Dans le lac où Byron a apparemment aussi nagé, Rupert Brooke a pu se baigner la nuit (comme Goethe), dans la pénombre du phare de son vélo posé sur l’herbe du rivage.. « Habillez-vous de façon décontractée – recommandait-il aux amis du groupe Bloomsbury – apportez de quoi aller à l’eau ». Virginia Woolf a répondu à l’invitation, attirée par les « nageurs rieurs à couronne de fleurs », des jeunes des deux sexes qui marchaient pieds nus dans la campagne autour de Cambridge.

Suivant Brooke qui courait nue dans l’eau, Virginia rejoignit la compagnie, se déshabillant sans hésitation, surmontant ses réticences bien connues. Même l’austère Bertrand Russell avait l’habitude de plonger au clair de lune avec Brooke dans les rondeurs de la fantastique baie de Lulworth Cove (petit village de pêcheurs du sud de l’Angleterre)sur la côte jurassique du Dorset.

Dans ce paradis à l’air pur et aux eaux calmes, Russell raconte dans son autobiographie une rencontre singulière et inattendue avec le Premier ministre Asquith, qui n’a pas manqué de rester gravée dans sa mémoire : «Je marchais par une chaude journée d’été dans l’Oxfordshire et j’avais tellement chaud que j’ai pensé à prendre un bain. Alors je suis entré dans l’eau. L’endroit semblait complètement solitaire et je nageais sans maillot de bain; quand je sortais, qui trouverais-je sur la berge sinon le premier ministre ? Eh bien, vraiment une surprise pour moi. Ce n’était pas une circonstance particulièrement digne… Je me suis habillé aussi vite que possible, pendant qu’il discutait amicalement. ET c’était la dernière fois que j’avais des relations paisibles et cordiales avec M. Asquith».

Un matin de fin mars

La baignade d’une jeune Virginia avec Brooke était un incident isolé : le poète ne fréquentait pas régulièrement le groupe de Bloomsbury. Si Brooke est morte pendant la Première Guerre mondiale, c’est peu avant la Seconde que Virginia, déchirée par de mauvaises pensées, par la catastrophe qui menace le monde et en proie à la dépression, a décidé d’abandonner sa vie au milieu des eaux de la rivière Ouse. près de Rodmell dans l’East Sussex.

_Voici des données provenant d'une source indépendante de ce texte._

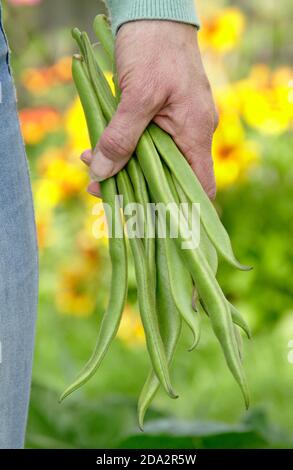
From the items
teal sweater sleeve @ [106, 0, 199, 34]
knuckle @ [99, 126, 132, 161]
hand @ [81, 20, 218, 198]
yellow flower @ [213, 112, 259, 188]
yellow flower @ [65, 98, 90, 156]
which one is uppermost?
yellow flower @ [65, 98, 90, 156]

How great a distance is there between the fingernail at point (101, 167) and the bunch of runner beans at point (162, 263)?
26mm

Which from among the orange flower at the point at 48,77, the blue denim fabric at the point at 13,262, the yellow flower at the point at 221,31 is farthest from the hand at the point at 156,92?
the orange flower at the point at 48,77

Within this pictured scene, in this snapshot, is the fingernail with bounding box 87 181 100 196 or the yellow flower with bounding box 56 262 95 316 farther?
the yellow flower with bounding box 56 262 95 316

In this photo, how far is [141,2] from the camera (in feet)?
5.03

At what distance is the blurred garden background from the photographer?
288 cm

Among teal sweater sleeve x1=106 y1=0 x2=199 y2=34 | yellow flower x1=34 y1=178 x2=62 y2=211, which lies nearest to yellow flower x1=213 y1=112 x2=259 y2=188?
yellow flower x1=34 y1=178 x2=62 y2=211

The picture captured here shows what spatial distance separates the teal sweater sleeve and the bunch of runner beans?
5.3 inches

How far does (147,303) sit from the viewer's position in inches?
59.4

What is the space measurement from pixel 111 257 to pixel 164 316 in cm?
14

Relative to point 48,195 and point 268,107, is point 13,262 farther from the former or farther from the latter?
point 268,107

Nicole Kidman dans « The Hours », un film de 2003 dans lequel elle incarne Virgina Woolf (Oscar de la meilleure actrice).

Nous sommes dans le sud de l’Angleterre, un environnement calme peuplé de moulins et de fermes, où Virgina et Leonard avaient établi la maison de Monk’s House, d’où vous pourrez profiter d’une vue splendide sur la région. Acheté en 1919, il servait de maison de vacances et de week-end. La rivière, l’Ouse, coule à proximité: longue de 46 kilomètres, elle prend sa source à Lower Beeding, traverse Lewes et se jette dans la Manche à Newhaven, ce qui signifie « nouveau paradis », non loin de Peacehaven, ou « refuge de paix ».

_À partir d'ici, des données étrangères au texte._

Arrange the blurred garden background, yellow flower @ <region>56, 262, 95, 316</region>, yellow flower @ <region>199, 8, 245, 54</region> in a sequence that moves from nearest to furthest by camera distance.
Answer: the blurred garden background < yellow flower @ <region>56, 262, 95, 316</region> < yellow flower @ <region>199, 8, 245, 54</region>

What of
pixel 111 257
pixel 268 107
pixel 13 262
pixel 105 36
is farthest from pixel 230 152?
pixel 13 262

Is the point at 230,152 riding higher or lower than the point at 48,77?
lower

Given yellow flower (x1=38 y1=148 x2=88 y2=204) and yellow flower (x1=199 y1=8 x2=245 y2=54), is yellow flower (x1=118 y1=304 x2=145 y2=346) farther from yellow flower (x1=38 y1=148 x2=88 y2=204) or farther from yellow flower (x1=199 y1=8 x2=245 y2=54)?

Des lieux enchanteurs, rien que par le nom qui évoque le repos souhaité. Habillée à neuf, un jour de fin mars 1941, à 59 ans, celle qui savait nager dut remplir ses poches de cailloux justement parce qu’elle avait choisi d’aller au fond., pour ne pas résister à l’eau. Pendant que Léonard, ignorant tout, travaillait assis à son bureau, Virginie, après avoir posé son bâton sur la rive, se mettait à marcher, confiante, déterminée : les yeux fixés sur la rive opposée, un débarcadère qu’elle ne voulait pas atteindre.

Le froid commençait à raidir son corps, ses pensées. Lorsque l’eau atteignit la gorge, il aurait peut-être pu se sauver, se repentir et repartir. Ses longs cheveux se détachaient en petites vagues fluides sur la surface immobile. « Voilà, c’est tout – pensa-t-il -. Maintenant, n’ayez plus peur. Mère, j’arrive. Léonard, pardonne-moi.

Valentina Fortichiaripassionnée de natation et de littérature, a fait ses débuts avec Leçons de natation. Colette et Bertrand, été 1920 (Guanda). Son dernier livre est La mer n’attend pas. Voyage émotionnel en Norvège (Oligo).